Colin has a feeling that the market is moving ahead of him. "What about Glotech? What about here?"

"Oh, sod here." The telephone becomes magisterially dismissive. "We want the target, not the buyer. We'll go where the action is, and pile into the prey before the vultures."

"And me?" Now it is Colin's turn to feel tense. He has a sudden sense of having sold all his secrets without setting a price.

The telephone crackles thoughtfully to itself for a moment. "Give us a copy of your piece, talk your boss into running a trailer in next weekend's Sunday Times, and we'll cut you in for a couple of points on the margin."

Colin is lost.

"Two percent of the uplift, maybe two and a half if we can get things really moving." Tyler sounds impatient to be away. "I'll see if I can mobilise fifty grand - that should leverage the best part of a million. With luck we'll double, maybe even treble, our money, and you'll be a rich man."

The phone clicks, and he is gone. But his words are a trigger, a magic stimulant, and Colin whirls into action. Glotech quickly takes shape in his mind, and words flow effortlessly through his fingertips onto the screen of his wordprocessor, spinning possible oriental expansion plans into a glittering word picture projecting accelerating Glotech growth and prosperity, plus a truly magic promise for Glotech shareholders, and Colin knows that he is shaping a gem.

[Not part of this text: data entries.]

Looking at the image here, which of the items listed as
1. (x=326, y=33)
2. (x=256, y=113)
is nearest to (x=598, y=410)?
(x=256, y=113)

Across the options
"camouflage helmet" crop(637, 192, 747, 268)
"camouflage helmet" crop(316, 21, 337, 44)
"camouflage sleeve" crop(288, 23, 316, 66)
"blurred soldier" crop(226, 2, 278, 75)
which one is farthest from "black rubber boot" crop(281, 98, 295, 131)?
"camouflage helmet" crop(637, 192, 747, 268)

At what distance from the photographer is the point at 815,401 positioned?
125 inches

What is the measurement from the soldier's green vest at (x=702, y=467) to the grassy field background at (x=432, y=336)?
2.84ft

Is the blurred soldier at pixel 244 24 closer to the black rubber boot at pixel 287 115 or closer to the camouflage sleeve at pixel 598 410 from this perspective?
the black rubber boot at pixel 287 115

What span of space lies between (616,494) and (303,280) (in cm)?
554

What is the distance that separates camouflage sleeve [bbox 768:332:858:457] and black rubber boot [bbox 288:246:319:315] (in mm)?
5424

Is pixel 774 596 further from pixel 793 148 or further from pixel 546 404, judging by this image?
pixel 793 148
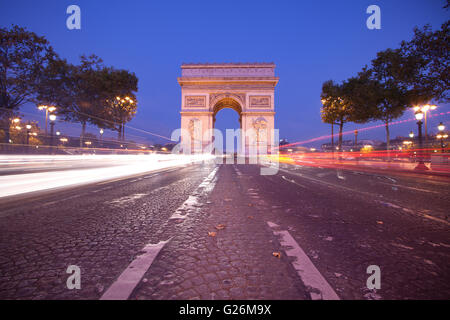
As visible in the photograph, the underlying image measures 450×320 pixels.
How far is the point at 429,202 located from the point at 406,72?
50.8 ft

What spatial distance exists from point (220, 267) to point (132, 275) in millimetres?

Wendy ferries up regular cups of strong black coffee as he writes, and smiles at him indulgently, the Home Office sets an interview for Wednesday afternoon, and promises to send a courier with every possible press cutting relating to the winsome new Home Secretary, and Twister tiptoes in cautiously, pausing only to pat Colin benignly on his shoulder as he pounds away at his keyboard, and time flies.

Lunchtime comes and goes, but he has no hunger, and Twister - showing great concern - sends out for sandwiches. Teatime comes, and he starts to slow, coming up on the home stretch, and suddenly he is patting his closing assessment into place, and three thousand words are safely in the bag, and it is a memorable achievement, and Colin pushes his swivel chair back, and takes a deep, deep breath, and fills with pride, and slowly buries his head in his hands, for he feels as though he has been wrung out and hung up to dry, and he is totally exhausted.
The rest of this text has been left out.